What's on

18 Oct 2010

Artist 33: Patrick O'Leary







Our latest featured artist is the wonderful Patrick O'Leary, Specialist in digital illustration Patrick originally wanted to be a photographer but luckily for us chose to be an illustrator. His work is very striking with a fantastic eye for composition and use of colour. Patrick creates beautifully sweet and sometimes touching images which utilise humour and metaphor to tell a story. His art style is slick and homely at the same time with a very high quality of line afforded by digital illustration with the light touch of someone accustomed to tradition media. With a carefree style rarely possible with digital illustration Patrick breaks the stereotyped image of digital work and takes it up a level.Great talent and skill he will surely be everywhere soon, so catch him here first!

Who are you:
Patrick O'Leary, a freelance illustrator from Bradford, UK.

What do you do:
Well, I illustrate first and foremost. I read about illustration, look at art blogs and read magazines. And I visit London as often as possible, to go to exhibitions, get involved in events and just generally absorb it's culture. When I'm not in London, I dream about being there and when I'm not dreaming about London, I'm dreaming about New York.

How did you start:
I don't really know. I mean, it probably sounds really cliché but I've always drawn and painted and have had my eye on an art-based career since I was about 13/14. I wanted to be a photographer for a long time but then realised I was more of an illustrator, where I felt I had more creative control over the composition, feel and narrative of a piece. Then I did a degree, during which I discovered the work of Luke Best, James Yang and Yihsin Wu, who made me decide to discard my paints, my pencils and now pretty much all of my work is created photoshop and a graphics tablet.

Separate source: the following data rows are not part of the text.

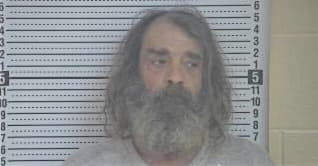 George Gribbins, - Taylor County, KY 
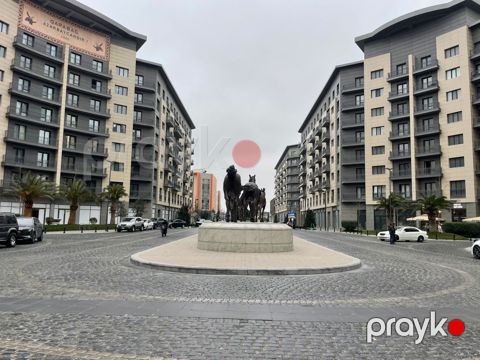 İcarəyə verilir 3 otaqlı yeni tikili 105 m²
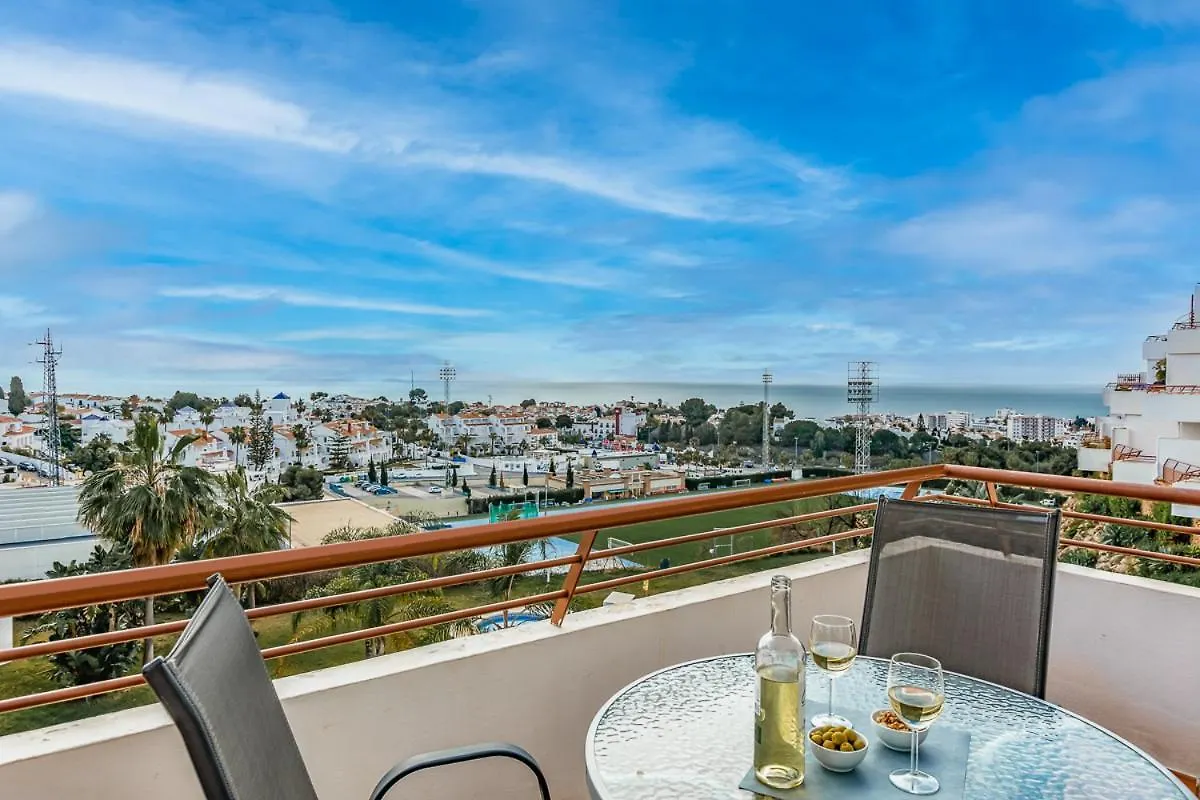 Andaluz Apartments Mar de Nerja 0*,  España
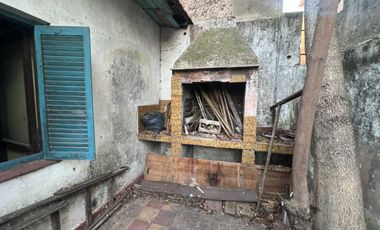 VENTA CASA+DPTO MORON SUR COCHERA IDEAL INVERSOR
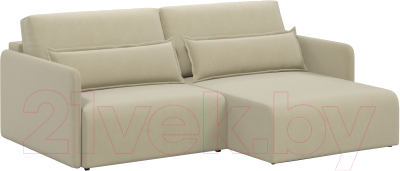 Диван угловой Moon Family 118 / MF004673 - фото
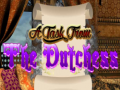 leikur  A Task from the Duchess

A Personal statement about you or your work:
Paints were too messy, photographs weren't messy enough and digital illustration fell somewhere in the middle. I feel my work says as much about me as it does its subject. It's often humorous, colourful and playful; it's polished but not pristine. My compositions often contain visual humour and metaphor and a rich texture, which adds a tactility that I used traditional tools like paint and pencil to create many moons ago. Painting was my past, digital art is my present but I don't know what my future will be. Whatever it is, it'll will undoubtedly involve illustration.